EXCERPTED PASSAGE:
____
The Story of the Wolfgang Hollow Body Guitar
Someone at Peavey had an idea for a new flavor of the Wolfgang. They thought it would be cool to see what a hollow body Wolfgang might turn out like. In the true spirit of innovation and entrepreneurship that Peavey is known for they decided to build one. They built a bolt on neck prototype with a quilted maple top and back in Sunburst. They carved the holes in the top in the shape of the “f” in Wolfgang (nice touch!). They gave it a matching headstock and ebony fretboard (no dots) and of course it had Wolfgang pick-ups. It was a labor of love. Now granted, a hollow body guitar isn’t what every Wolfgang player probably wanted, but it wasn’t a mass appeal idea. It was likely a way to capture a new market by leveraging Peavey’s most successful guitar line. They were trying stuff, which is how new ideas and products come to life.
When the guitar was completed they (the builders) loved it, but felt they could do better in getting the true hollow body sound. Someone higher up didn't like the "f" cut outs in the Wolfgang style (I personally loved them) so they did away with those. They were not yet ready to show others at Peavey their creation. So they set this guitar aside and made two more. These next two were set necks instead of a bolt on neck, and the necks were finished mahogany instead of the oiled birdseye necks on the Wolfgang bolt on. The top and back were flame maple and the fretboard was again ebony, this time with pearl dots. They made a few adjustments in the design and these two turned out just the way they wanted them. They sent one to Meridian to show what they had done and kept one in Leakesville.
While likely expecting some ooohs and ahhhhs, it didn’t turn out this way. Peavey was always having a hard time keeping EVH happy and EVH wasn’t into change when it came to his guitars, at least not unless it was his idea. So when they saw this guitar in Meridian somebody wasn't happy. The story goes that somebody said “you can’t show this to Ed”! They were afraid based on past experience that he would lose it if he saw the guitar. So the custom shop was directed to destroy the hollow body guitars and that they never be shown to EVH (or so the story goes).
____
DATA SHOWN:
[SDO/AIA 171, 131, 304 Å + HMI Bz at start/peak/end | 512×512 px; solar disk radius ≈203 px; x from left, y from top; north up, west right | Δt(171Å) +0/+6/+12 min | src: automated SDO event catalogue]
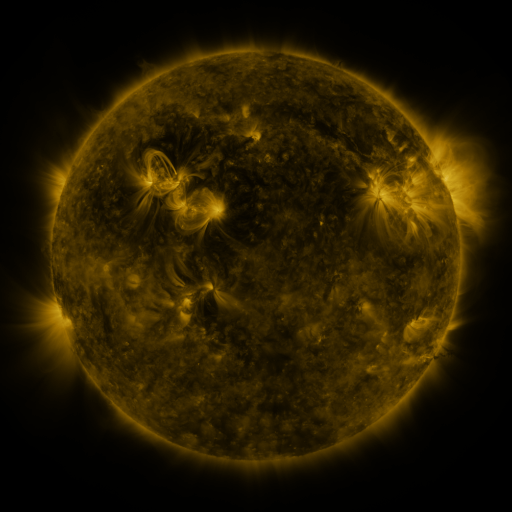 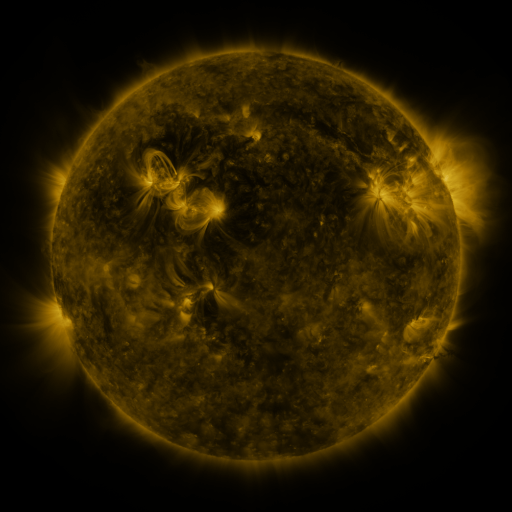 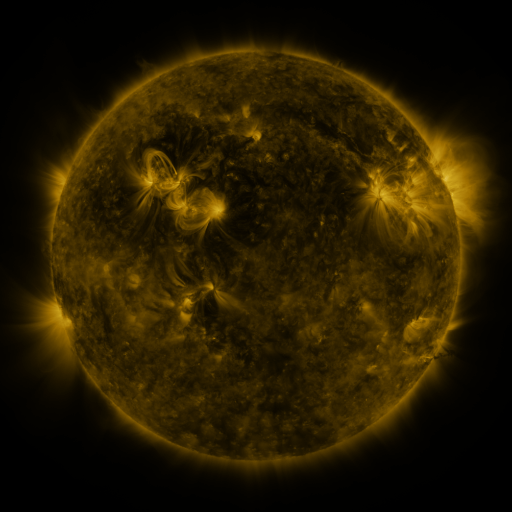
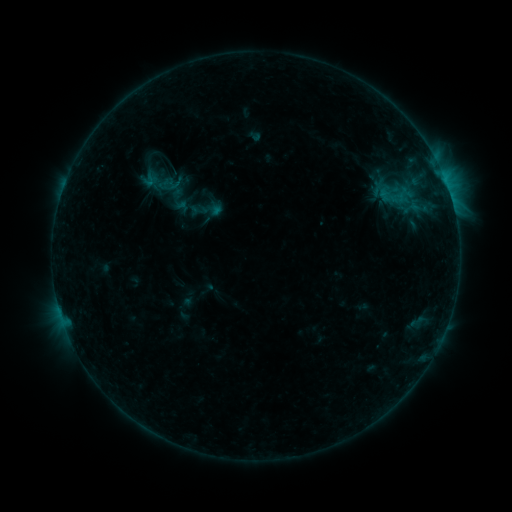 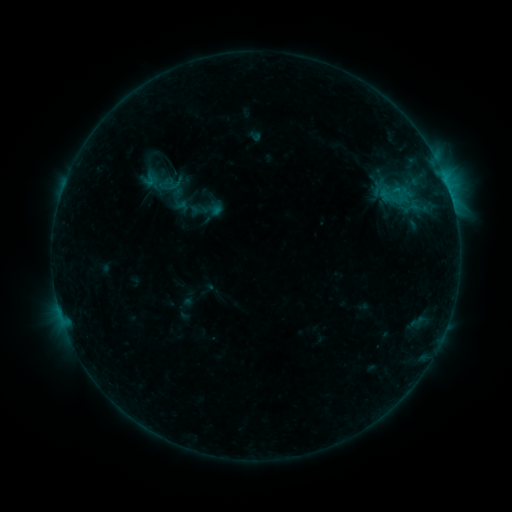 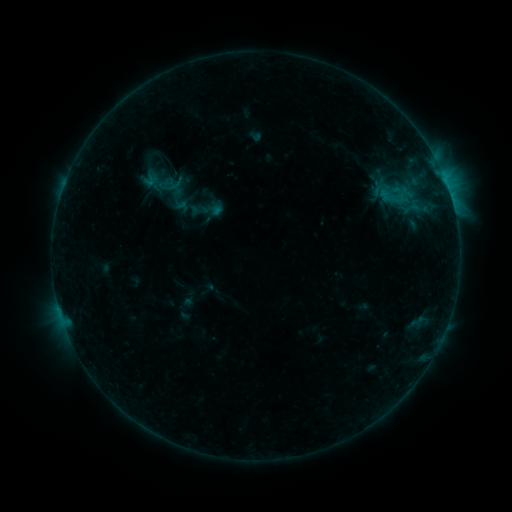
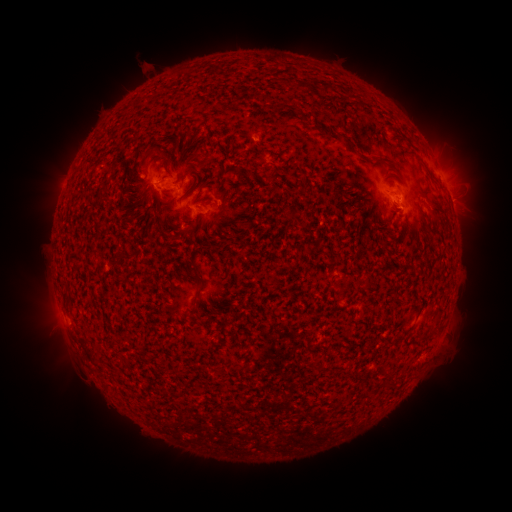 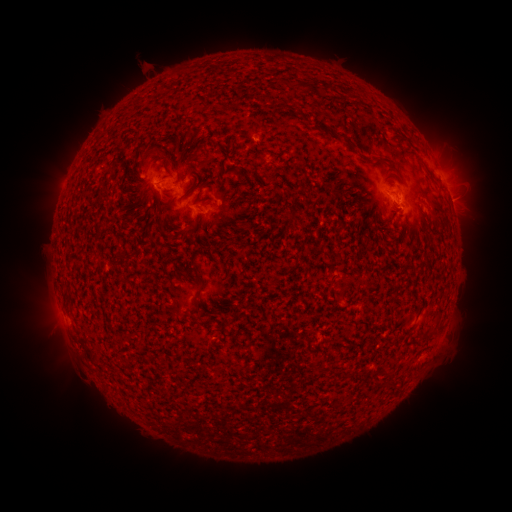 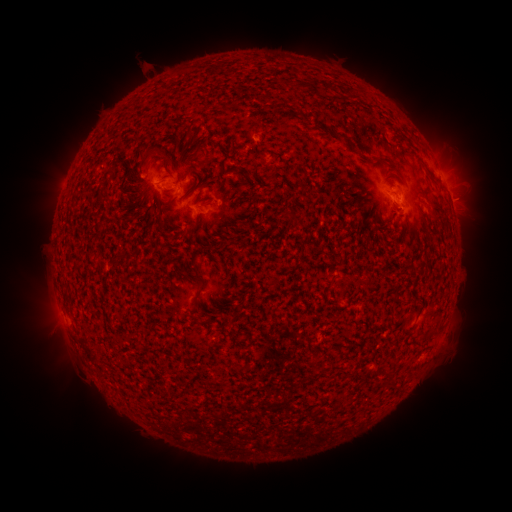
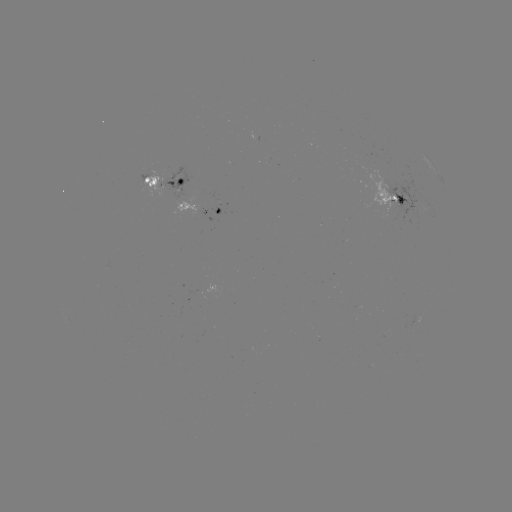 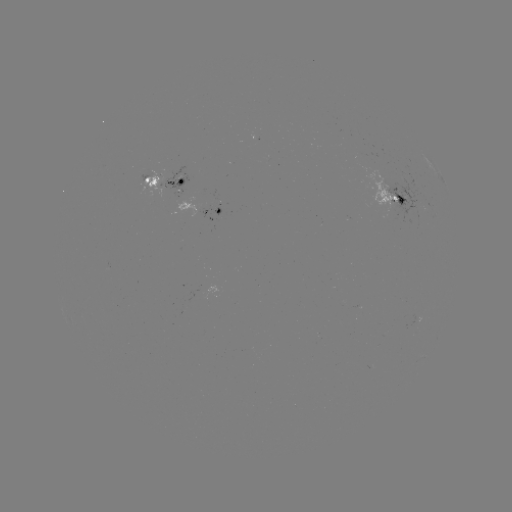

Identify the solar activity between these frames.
nothing was catalogued: no classed flare, no EUV trigger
____
WHAT YOU WILL DO:
(1) Answer these questions about the Wolfgang hollow body guitar story.
(a) In what shape were the holes in the top of the first prototype carved?
(b) What kind of necks did the two later guitars have in place of a bolt on neck?
(c) What was the custom shop directed to do with the hollow body guitars?
(2) Carry on the account of the Wolfgang hollow body guitar from its final sentence.

RESPONSES TO THE EXERCISE:
(1)
(a) The holes were carved in the shape of the "f" in Wolfgang.
(b) They had set necks, finished in mahogany.
(c) The custom shop was directed to destroy them and never show them to EVH.

(2)
So you are the guys who just created these beautiful works of art. Not only are you a little dejected because you didn't get the reaction you were hoping for, but somebody got upset Worse yet you are asked to destroy them. You might as well ask Leonardo Da Vinci to destroy the Mona Lisa. I can promise you there is no way I would have ever been able to destroy those guitars. After being taken to the dumpster they were rescued shortly thereafter. Of course they couldn’t do anything with them publicly because they were not supposed to exist. So they sat until eventually someone decided they should be part of my collection. Who was I to argue! That is how I ended up with these two gorgeous, unique guitars.
You may wonder what happened to a third one that was sent to Meridian (2nd set neck) as I did. It was eventually stripped of its hardware in Meridian and set aside in a corner somewhere. Although, it was a little beat up and had a thick coat of dust on it when it was later discovered, it was able to be restored, which it was by a Peavey employee who couldn't stand to see it like that. So it was salvaged. This particular guitar had special pick-ups wound for it the 2nd time around and there is a coil tap switch. Originally it was like the other one that I have.
To the best of my knowledge Eddie Van Halen was never shown or told about the hollow body Wolfgangs. So unless he is checking out my site (doubtful) he has no idea these guitars exist. It is cool to have a type of Wolfgang that Ed has never seen or played. He is free to come over and check it out (maybe even play it), but no smoking in the house!
I couldn’t show or talk about these guitars publicly until now because I didn’t want to create any problems for anyone at Peavey from the Custom Shop, but since all of the people associated with actually building these guitars and later salvaging them have now left Peavey, it isn’t like anyone is going to get in trouble over it!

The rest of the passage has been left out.